What are the Windows XP Password Reset Disk (PRD) and Forgotten Password Wizard features? What do I need to do to use the PRD with Encrypting File System (EFS) encrypted files?

XP's PRD feature lets users reset their passwords on a local machine without having to call the local administrator. Indirectly, this feature also protects users from losing access to their encrypted files on a standalone computer if they forget their passwords. A PRD only works for the local accounts on one machine—it doesn't work for global domain accounts, and you can't use the same PRD on different machines. Because the PRD is key to resetting a user’s password, the user should always keep the disk secure to prevent someone else from accessing it.

To create a PRD, run the Control Panel User Accounts applet to access the User account properties. To start the PRD Forgotten Password Wizard, click Prevent a forgotten password, as Figure 1 shows. The wizard will then guide you through the rest of the PRD-generation process.

When you create a PRD, XP creates a public-private key pair and a self-signed certificate. The PRD logic then uses the newly generated public key to encrypt the user’s password and stores the result of this encryption in the HKEY_LOCAL_MACHINE\SECURITY\Recovery\user SID registry subkey. Finally, the PRD logic exports the private key to a 3.5" disk and deletes the key from the local system.

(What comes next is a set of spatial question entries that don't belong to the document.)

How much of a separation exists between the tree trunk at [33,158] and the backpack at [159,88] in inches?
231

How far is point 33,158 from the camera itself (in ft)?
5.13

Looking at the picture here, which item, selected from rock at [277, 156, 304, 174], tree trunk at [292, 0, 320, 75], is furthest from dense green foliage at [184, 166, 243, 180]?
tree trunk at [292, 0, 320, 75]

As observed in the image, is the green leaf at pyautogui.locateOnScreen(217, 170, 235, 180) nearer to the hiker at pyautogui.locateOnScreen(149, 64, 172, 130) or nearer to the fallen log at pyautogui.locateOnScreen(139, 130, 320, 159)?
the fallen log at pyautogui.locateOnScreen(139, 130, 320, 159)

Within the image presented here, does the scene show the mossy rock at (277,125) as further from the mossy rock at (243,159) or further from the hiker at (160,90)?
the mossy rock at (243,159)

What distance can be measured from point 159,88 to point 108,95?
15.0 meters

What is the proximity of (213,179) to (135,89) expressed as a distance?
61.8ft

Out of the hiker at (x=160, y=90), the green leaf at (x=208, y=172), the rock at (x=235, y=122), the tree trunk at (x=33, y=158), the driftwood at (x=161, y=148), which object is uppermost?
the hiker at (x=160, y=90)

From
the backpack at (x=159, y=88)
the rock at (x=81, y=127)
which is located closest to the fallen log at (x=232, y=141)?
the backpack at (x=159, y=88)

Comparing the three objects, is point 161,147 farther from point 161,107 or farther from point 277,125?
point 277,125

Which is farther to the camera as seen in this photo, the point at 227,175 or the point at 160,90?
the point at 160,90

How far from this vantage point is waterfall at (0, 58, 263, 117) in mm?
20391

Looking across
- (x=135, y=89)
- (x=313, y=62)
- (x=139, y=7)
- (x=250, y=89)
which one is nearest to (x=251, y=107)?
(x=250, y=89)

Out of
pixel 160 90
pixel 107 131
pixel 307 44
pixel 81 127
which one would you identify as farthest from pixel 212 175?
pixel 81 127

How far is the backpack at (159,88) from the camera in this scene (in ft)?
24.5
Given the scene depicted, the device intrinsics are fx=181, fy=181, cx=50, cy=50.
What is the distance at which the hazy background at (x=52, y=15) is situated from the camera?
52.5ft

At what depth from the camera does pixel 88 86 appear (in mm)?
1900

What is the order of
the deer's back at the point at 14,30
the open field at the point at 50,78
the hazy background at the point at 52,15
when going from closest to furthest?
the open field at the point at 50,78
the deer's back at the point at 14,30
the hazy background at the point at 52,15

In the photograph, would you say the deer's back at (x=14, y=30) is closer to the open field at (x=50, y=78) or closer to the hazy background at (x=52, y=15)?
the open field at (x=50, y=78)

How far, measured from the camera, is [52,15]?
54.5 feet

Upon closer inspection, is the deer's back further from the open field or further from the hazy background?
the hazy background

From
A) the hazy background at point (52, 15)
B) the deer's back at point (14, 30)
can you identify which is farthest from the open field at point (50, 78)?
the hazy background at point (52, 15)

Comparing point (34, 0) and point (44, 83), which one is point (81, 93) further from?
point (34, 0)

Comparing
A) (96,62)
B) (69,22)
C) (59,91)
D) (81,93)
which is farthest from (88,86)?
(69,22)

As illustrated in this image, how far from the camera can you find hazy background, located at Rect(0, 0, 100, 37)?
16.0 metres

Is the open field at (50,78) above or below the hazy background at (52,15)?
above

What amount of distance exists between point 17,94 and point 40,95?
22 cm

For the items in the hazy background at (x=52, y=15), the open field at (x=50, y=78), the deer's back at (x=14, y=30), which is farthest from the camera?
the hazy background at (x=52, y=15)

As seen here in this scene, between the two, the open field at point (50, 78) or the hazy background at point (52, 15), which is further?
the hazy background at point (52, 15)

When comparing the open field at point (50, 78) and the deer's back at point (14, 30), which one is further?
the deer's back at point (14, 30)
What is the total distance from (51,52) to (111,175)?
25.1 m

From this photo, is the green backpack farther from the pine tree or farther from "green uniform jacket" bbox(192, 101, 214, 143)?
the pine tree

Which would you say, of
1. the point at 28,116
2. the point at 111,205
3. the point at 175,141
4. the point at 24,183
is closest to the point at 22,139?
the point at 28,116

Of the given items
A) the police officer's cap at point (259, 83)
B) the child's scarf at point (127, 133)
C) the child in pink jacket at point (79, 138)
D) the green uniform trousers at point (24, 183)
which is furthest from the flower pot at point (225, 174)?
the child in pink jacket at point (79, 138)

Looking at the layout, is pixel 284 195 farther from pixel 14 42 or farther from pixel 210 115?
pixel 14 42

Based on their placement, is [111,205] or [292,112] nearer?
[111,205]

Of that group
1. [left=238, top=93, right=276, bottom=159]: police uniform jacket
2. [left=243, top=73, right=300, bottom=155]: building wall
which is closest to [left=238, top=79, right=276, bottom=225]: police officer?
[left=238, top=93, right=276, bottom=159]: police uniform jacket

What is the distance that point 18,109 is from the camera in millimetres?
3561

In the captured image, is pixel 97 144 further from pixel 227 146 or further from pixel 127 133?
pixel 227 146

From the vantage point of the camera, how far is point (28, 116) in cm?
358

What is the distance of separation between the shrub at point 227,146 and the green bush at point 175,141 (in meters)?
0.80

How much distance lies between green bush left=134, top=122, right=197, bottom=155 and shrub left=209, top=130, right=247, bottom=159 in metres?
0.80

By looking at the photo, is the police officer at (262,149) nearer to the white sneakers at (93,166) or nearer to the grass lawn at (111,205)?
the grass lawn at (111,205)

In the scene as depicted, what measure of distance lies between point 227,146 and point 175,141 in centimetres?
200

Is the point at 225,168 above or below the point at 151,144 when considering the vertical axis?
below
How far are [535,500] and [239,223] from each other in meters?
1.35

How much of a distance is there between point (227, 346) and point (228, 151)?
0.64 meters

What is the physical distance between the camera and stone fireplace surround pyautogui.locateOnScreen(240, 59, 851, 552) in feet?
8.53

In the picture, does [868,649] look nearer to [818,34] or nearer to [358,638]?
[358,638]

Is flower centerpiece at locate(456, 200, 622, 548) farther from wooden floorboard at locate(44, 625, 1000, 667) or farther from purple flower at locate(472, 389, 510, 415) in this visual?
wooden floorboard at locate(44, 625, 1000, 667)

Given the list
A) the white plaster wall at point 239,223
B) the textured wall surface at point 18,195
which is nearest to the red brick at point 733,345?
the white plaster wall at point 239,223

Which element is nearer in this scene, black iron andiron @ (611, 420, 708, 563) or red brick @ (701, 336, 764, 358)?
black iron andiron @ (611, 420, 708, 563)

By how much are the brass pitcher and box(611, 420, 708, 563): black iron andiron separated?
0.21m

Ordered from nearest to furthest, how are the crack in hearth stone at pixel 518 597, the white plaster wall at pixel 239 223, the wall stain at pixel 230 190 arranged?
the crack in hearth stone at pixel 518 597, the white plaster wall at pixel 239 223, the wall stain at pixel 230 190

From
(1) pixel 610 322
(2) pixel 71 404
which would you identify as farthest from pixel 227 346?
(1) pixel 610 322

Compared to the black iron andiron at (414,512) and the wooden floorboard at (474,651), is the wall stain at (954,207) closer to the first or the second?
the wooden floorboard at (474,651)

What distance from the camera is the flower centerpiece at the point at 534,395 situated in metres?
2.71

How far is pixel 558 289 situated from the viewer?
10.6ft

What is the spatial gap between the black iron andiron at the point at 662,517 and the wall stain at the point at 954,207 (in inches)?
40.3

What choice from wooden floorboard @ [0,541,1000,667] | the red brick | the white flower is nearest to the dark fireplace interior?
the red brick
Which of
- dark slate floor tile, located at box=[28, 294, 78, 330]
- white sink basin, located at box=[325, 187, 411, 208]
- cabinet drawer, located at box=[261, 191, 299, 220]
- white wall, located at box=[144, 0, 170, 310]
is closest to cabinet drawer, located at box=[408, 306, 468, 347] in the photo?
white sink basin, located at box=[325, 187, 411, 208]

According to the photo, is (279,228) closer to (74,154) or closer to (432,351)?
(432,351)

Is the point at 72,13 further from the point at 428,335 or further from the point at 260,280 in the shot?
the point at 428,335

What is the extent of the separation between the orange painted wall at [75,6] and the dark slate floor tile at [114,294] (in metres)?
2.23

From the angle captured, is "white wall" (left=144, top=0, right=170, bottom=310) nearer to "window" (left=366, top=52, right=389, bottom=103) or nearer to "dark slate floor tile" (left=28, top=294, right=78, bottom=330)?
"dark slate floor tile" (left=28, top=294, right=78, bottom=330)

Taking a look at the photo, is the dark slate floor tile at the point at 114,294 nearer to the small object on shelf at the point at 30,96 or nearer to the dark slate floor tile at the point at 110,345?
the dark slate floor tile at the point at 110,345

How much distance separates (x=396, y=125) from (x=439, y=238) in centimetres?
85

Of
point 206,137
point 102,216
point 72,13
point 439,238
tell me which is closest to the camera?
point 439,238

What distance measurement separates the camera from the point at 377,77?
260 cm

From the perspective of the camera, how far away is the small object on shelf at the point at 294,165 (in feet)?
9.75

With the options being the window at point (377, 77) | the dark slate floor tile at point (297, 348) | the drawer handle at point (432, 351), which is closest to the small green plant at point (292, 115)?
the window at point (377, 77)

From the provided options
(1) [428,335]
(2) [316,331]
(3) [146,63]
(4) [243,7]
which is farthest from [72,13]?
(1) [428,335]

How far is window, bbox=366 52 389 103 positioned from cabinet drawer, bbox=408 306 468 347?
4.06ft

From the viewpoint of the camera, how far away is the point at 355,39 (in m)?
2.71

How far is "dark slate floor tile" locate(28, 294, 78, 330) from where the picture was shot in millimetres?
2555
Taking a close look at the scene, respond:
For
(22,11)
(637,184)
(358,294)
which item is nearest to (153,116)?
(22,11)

With regard to EFS encrypted files, Microsoft changed the key hierarchy that the OS uses to protect the EFS private encryption keys in XP. XP stores EFS private keys in a user’s profile and uses a master key to cryptographically protect the private keys. XP uses a key that it derives from the user's credentials to securely store the master key. As a result, when a user changes his or her password, the OS must use the new key derived from the user's credentials to decrypt and encrypt the master key. If the latter doesn't occur, the user loses access to his or her master key. As with private keys, XP stores master keys in a user’s profile.

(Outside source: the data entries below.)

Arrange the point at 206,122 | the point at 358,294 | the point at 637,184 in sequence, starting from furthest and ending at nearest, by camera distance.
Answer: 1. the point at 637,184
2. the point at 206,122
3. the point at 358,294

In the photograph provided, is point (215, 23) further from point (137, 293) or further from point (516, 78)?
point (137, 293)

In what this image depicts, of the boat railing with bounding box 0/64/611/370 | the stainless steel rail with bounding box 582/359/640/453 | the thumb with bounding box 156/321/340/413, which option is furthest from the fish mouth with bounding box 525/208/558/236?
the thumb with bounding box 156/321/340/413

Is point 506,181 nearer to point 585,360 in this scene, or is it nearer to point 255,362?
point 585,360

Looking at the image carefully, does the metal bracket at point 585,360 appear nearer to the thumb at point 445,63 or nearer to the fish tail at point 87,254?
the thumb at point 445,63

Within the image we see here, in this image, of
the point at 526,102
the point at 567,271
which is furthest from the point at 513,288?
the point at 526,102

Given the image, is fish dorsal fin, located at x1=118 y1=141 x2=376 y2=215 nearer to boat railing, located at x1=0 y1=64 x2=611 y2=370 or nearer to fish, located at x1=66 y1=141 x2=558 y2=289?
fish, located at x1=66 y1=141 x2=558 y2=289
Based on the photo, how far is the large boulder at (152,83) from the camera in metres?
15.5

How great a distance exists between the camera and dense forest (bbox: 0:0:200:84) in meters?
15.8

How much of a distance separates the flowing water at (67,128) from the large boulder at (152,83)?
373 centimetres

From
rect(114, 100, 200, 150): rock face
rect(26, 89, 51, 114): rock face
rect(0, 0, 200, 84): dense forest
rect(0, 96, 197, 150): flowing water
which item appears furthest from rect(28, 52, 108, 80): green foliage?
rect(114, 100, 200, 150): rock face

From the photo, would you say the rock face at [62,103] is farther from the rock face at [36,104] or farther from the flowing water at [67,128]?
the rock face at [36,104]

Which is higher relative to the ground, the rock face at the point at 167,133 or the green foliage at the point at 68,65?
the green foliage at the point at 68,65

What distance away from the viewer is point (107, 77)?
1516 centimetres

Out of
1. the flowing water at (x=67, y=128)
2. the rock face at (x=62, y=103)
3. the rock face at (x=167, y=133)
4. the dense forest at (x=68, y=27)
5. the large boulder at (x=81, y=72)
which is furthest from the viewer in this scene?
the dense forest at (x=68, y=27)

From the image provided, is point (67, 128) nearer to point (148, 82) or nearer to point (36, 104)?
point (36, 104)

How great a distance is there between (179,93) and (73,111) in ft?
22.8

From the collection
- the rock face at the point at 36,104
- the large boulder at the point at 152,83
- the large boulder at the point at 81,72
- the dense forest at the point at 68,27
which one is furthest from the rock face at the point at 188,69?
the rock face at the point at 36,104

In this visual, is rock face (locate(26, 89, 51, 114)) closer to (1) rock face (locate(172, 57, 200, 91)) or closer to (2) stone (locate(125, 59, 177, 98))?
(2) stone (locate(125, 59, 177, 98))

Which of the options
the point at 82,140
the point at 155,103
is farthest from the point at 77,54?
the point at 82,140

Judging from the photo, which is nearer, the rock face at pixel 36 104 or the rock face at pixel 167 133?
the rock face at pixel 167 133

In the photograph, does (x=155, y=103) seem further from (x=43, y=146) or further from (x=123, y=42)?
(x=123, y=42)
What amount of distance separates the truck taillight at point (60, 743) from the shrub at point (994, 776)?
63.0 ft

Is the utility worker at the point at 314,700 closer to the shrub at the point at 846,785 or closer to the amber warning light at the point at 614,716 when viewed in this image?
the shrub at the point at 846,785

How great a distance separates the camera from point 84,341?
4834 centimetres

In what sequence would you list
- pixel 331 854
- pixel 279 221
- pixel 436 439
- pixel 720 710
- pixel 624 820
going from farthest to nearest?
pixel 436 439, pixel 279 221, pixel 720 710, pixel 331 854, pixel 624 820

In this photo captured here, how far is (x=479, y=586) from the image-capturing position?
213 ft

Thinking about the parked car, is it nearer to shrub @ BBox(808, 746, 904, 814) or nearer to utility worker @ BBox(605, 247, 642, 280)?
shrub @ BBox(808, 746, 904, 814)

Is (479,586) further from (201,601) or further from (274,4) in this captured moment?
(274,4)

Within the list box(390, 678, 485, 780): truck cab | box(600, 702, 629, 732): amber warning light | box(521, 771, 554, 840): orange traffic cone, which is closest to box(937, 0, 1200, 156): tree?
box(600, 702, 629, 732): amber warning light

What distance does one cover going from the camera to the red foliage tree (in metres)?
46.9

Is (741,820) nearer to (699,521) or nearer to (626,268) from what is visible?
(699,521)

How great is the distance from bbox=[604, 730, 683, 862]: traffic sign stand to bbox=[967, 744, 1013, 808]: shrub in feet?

Let’s review what happens when you use the PRD to remember your forgotten XP password. When you enter the wrong password on the XP logon screen, XP prompts you with the message Did you forget your password? You can use your password reset disk. If you click this phrase, XP starts the Forgotten Password Wizard, which guides you through the password reset process. During this process, the wizard asks you to enter a new password and to supply the PRD. Behind the scenes, XP retrieves your PRD private key from the PRD and uses it to decrypt the encrypted copy of your password on the local machine: By supplying the correct PRD, you've proved to the system that your request to reset your password is authentic. Using your old password, the wizard can derive the key that XP uses to secure the master key. The master key can then give the EFS system access to your private keys, which lets you regain access to your encrypted files. Because you must change your password during this process, XP must use the new key derived from your new credentials to decrypt and reencrypt your master key.

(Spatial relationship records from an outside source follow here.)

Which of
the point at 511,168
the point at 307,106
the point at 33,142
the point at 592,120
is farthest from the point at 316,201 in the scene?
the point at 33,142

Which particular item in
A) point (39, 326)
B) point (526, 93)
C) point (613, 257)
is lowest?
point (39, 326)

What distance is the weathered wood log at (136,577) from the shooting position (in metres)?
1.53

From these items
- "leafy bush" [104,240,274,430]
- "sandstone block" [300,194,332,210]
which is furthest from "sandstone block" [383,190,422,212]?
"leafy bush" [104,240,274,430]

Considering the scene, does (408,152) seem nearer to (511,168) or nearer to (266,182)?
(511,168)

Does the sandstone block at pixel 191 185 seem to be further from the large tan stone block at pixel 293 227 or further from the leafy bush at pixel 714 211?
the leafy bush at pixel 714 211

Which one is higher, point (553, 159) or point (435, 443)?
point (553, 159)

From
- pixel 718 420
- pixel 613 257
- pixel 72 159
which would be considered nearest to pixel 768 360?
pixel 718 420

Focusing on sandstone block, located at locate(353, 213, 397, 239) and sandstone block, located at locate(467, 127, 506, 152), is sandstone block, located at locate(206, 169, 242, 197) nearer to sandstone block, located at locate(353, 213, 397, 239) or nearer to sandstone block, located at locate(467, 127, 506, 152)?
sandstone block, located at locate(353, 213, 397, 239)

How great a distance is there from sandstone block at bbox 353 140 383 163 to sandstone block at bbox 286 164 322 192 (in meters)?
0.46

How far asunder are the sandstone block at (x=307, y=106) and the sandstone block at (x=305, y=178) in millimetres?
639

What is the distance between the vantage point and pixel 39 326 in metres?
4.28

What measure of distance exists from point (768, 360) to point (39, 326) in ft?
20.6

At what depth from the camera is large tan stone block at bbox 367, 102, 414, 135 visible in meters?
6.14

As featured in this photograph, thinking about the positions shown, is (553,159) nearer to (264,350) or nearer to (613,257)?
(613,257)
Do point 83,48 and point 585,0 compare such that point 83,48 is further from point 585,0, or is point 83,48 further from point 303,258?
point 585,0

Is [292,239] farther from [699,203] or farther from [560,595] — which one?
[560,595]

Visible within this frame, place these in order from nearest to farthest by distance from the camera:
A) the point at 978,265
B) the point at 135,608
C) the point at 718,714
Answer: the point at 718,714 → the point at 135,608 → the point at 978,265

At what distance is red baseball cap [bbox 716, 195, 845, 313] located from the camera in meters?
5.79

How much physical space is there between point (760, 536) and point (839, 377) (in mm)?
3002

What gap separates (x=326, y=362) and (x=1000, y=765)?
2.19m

When you use a PRD, you must update the PRD every time you change your password. To update the PRD, you must follow the same steps you took to initially create the PRD. If you don't update the PRD each time, you won't be able to access your EFS encrypted files the next time you run the Forgotten Password Wizard. Every time you change your password, XP uses a new key derived from your new password to reencrypt your master key. If you don’t update your PRD, the PRD’s private key will unlock an old set of credentials. As a result, the key derived from this old set of credentials won't be able to decrypt the master key encrypted with the new credentials.

A similar problem can occur when a local administrator resets a user's password. However, in this case, updating the PRD won't help. Instead, the user must obtain a backup of the EFS private key and certificate.